The US Dollar is having a quieter start to the week as traders prepare for the June FOMC meeting on Wednesday.  Market expectations are generally built around the Fed pausing rates at this meeting with CME pricing for a pause sitting around 75%. However, the wider focus is likely to be on the Fed’s forward guidance and how it projects rates as likely to move over the coming months and into year end.

Fed Guidance on Watch

Market pricing for rate cuts later in the year has pulled back sharply. Friday’s jobs data showed the US economy once again adding a strong amount of jobs last month, adding conviction to this view. As such, the expectation currently is for a ‘hawkish pause’ with the Fed likely to signal that further hikes might still be warranted across the year. Tomorrow’s US CPI print will likely be key in determining the tone of the meeting.

US CPI In Focus

If CPI is seen cooling further last month, this should allow the Fed room to take a more neutral outlook on rates which should see gold prices rising.  However, if CPI was seen sticking around recent levels this will no doubt provoke a more hawkish outlook, weighing on gold near-term.  The final scenario then, which Is the outside scenario, if that CPI surprises to the upside.
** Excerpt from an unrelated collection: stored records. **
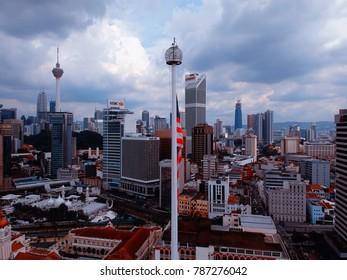 Kuala Lumpur,Malaysia - December 28, 2017: Aerial view of Malaysia's flag over Kuala Lumpur's skyscrapers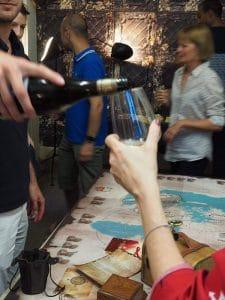 plusieurs joueurs autour du plateau de jeu escap'oenologik un homme sert un verre de vin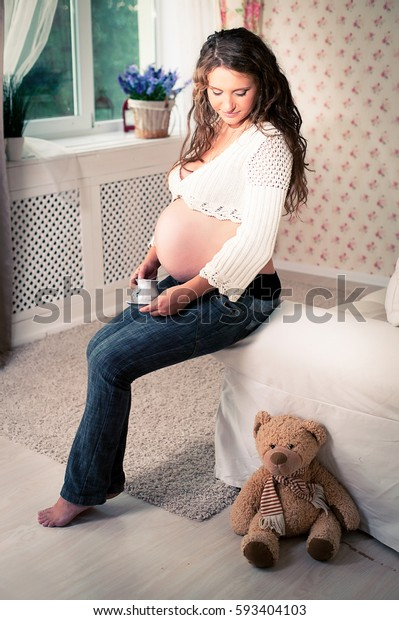 A pregnant woman in jeans and a skimpy jacket sitting on a sofa next to a teddy bear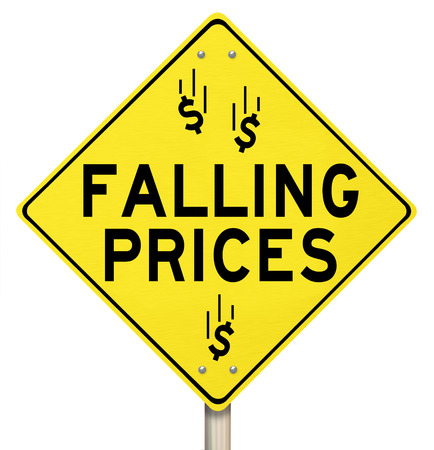 cut price: The words Falling Prices and dollar signs or symbols on a yellow warning sign to advertise reduced costs at a special clearnace sale or event Stock Photo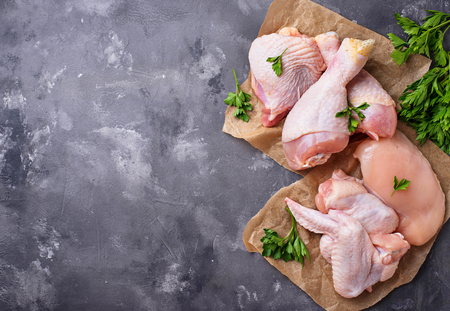 Foto de Raw chicken meat fillet, thigh, wings and legs - Imagen libre de derechos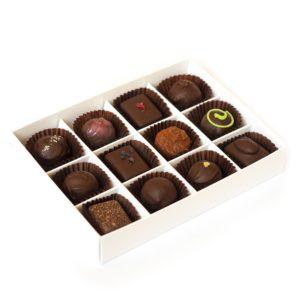 Twelve handmade dark truffles packed in a large box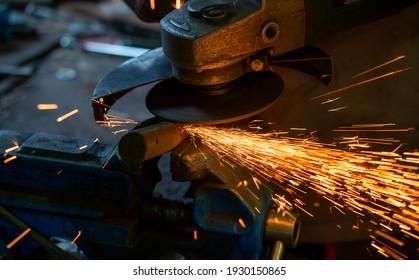 Close up of metal disk grinding steel pipe in factory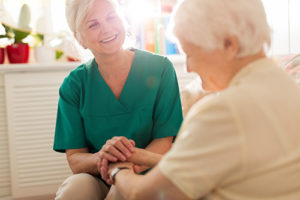nurse sitting with senior woman at Senior Assisted Living homes in florida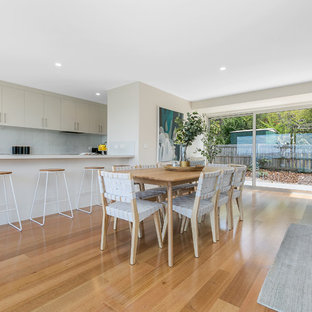 Photo of a beach style open plan dining in Hobart with grey walls, medium hardwood floors and beige floor.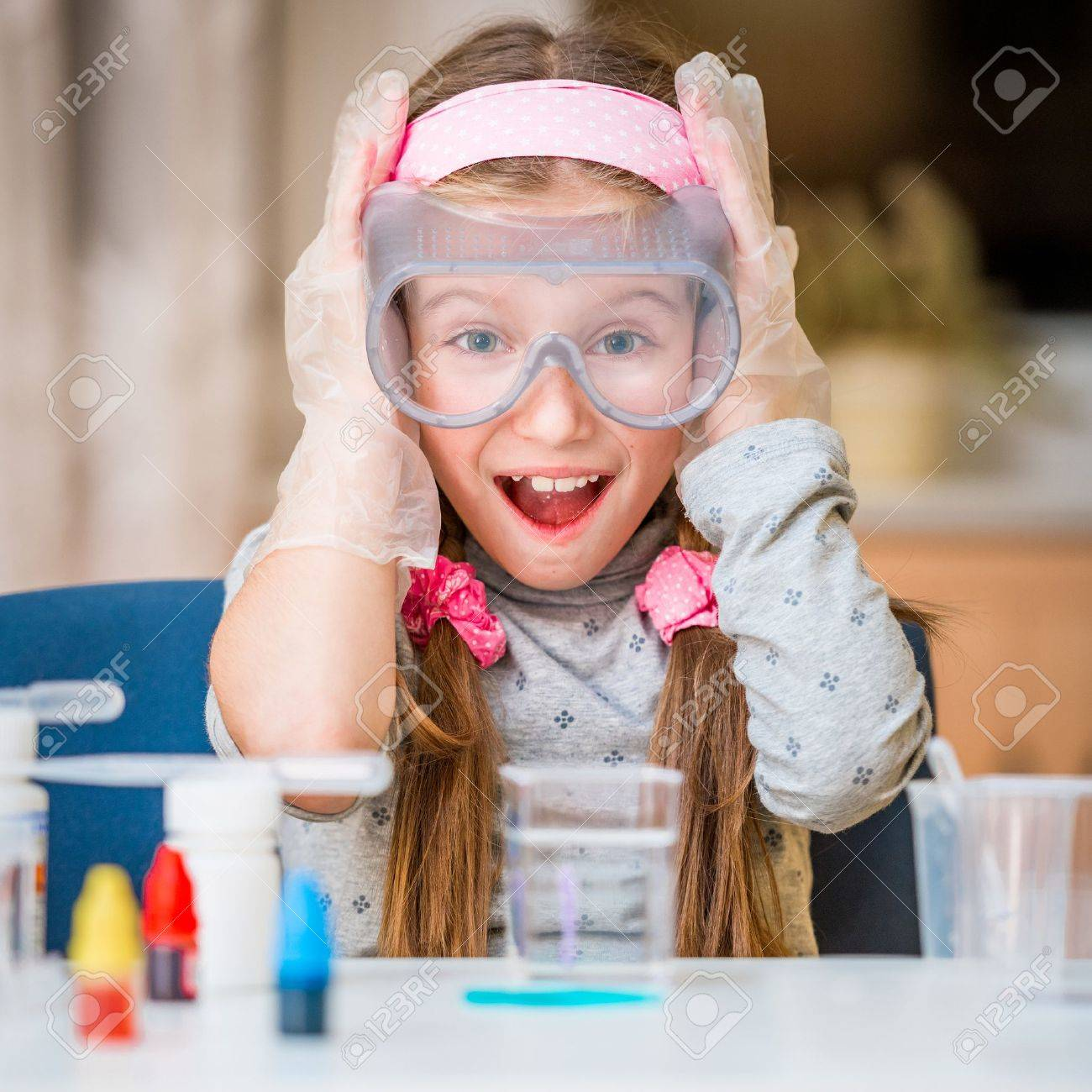 happy little girl with flasks for chemistry - 34159095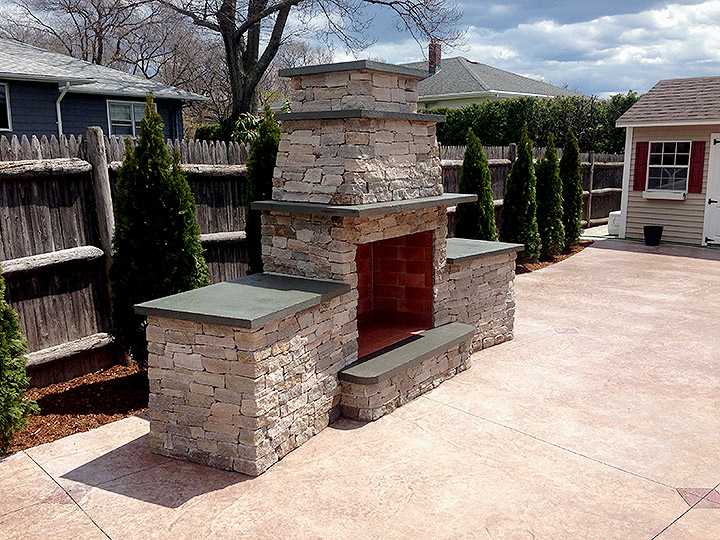 new england landscaper Medford, MA natural stone outdoor fireplace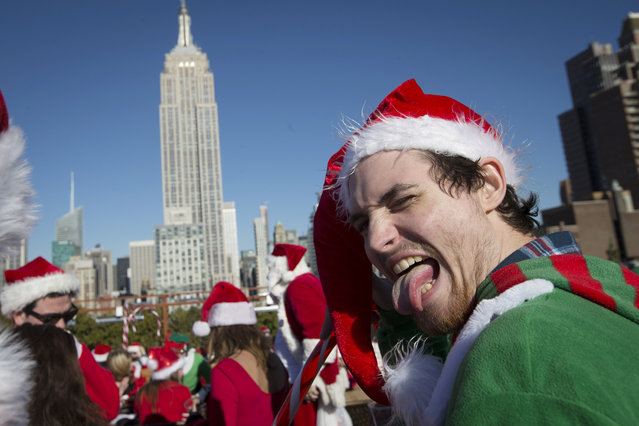 Revelers dressed in holiday theme costumes participate in SantaCon on a rooftop bar  Saturday, December 13, 2014, in New York. (Photo by John Minchillo/AP Photo)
In this instance, the Fed might still opt to hike at this meeting especially given recent surprise RBA and BOC hikes the ECB hike expected this week, which should see gold prices fall sharply as USD spikes.

Technical Views

XAUUSD

For now, gold prices continue to hover below the 1973.51 level and broken bull channel lows. Momentum studies have turned flat here, indicating two-way risk. However, while price holds below the broken support area, risks are skewed towards a further drop lower near-term with 1871.04 the next support to watch.